Prompt — With every mark kept, transcribe all of the records.

(Data to examine Opens)

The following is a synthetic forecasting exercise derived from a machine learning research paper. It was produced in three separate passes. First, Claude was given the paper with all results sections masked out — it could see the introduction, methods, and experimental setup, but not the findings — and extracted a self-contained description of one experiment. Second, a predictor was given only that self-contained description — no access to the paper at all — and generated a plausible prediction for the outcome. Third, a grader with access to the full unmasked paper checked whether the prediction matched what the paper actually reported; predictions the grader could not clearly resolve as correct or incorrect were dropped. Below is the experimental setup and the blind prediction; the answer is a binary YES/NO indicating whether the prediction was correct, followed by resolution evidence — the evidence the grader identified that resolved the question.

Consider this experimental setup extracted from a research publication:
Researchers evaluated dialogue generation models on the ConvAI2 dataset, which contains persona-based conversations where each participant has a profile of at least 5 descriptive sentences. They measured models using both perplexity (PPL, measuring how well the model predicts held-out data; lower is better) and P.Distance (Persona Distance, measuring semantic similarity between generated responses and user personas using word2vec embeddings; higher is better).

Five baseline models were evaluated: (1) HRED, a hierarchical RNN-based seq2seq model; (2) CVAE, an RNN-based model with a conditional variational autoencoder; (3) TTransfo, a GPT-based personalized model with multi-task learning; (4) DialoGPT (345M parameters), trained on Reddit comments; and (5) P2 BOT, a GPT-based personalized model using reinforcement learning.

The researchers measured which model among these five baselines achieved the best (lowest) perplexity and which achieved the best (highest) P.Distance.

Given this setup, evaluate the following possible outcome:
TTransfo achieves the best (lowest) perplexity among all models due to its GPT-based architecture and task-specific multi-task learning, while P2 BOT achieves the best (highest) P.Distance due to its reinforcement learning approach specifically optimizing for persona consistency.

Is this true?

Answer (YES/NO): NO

(Data to examine Closes)

Response to this exercise —
The following is a synthetic forecasting exercise derived from a machine learning research paper. It was produced in three separate passes. First, Claude was given the paper with all results sections masked out — it could see the introduction, methods, and experimental setup, but not the findings — and extracted a self-contained description of one experiment. Second, a predictor was given only that self-contained description — no access to the paper at all — and generated a plausible prediction for the outcome. Third, a grader with access to the full unmasked paper checked whether the prediction matched what the paper actually reported; predictions the grader could not clearly resolve as correct or incorrect were dropped. Below is the experimental setup and the blind prediction; the answer is a binary YES/NO indicating whether the prediction was correct, followed by resolution evidence — the evidence the grader identified that resolved the question.

Consider this experimental setup extracted from a research publication:
Researchers evaluated dialogue generation models on the ConvAI2 dataset, which contains persona-based conversations where each participant has a profile of at least 5 descriptive sentences. They measured models using both perplexity (PPL, measuring how well the model predicts held-out data; lower is better) and P.Distance (Persona Distance, measuring semantic similarity between generated responses and user personas using word2vec embeddings; higher is better).

Five baseline models were evaluated: (1) HRED, a hierarchical RNN-based seq2seq model; (2) CVAE, an RNN-based model with a conditional variational autoencoder; (3) TTransfo, a GPT-based personalized model with multi-task learning; (4) DialoGPT (345M parameters), trained on Reddit comments; and (5) P2 BOT, a GPT-based personalized model using reinforcement learning.

The researchers measured which model among these five baselines achieved the best (lowest) perplexity and which achieved the best (highest) P.Distance.

Given this setup, evaluate the following possible outcome:
TTransfo achieves the best (lowest) perplexity among all models due to its GPT-based architecture and task-specific multi-task learning, while P2 BOT achieves the best (highest) P.Distance due to its reinforcement learning approach specifically optimizing for persona consistency.

Is this true?

Answer (YES/NO): NO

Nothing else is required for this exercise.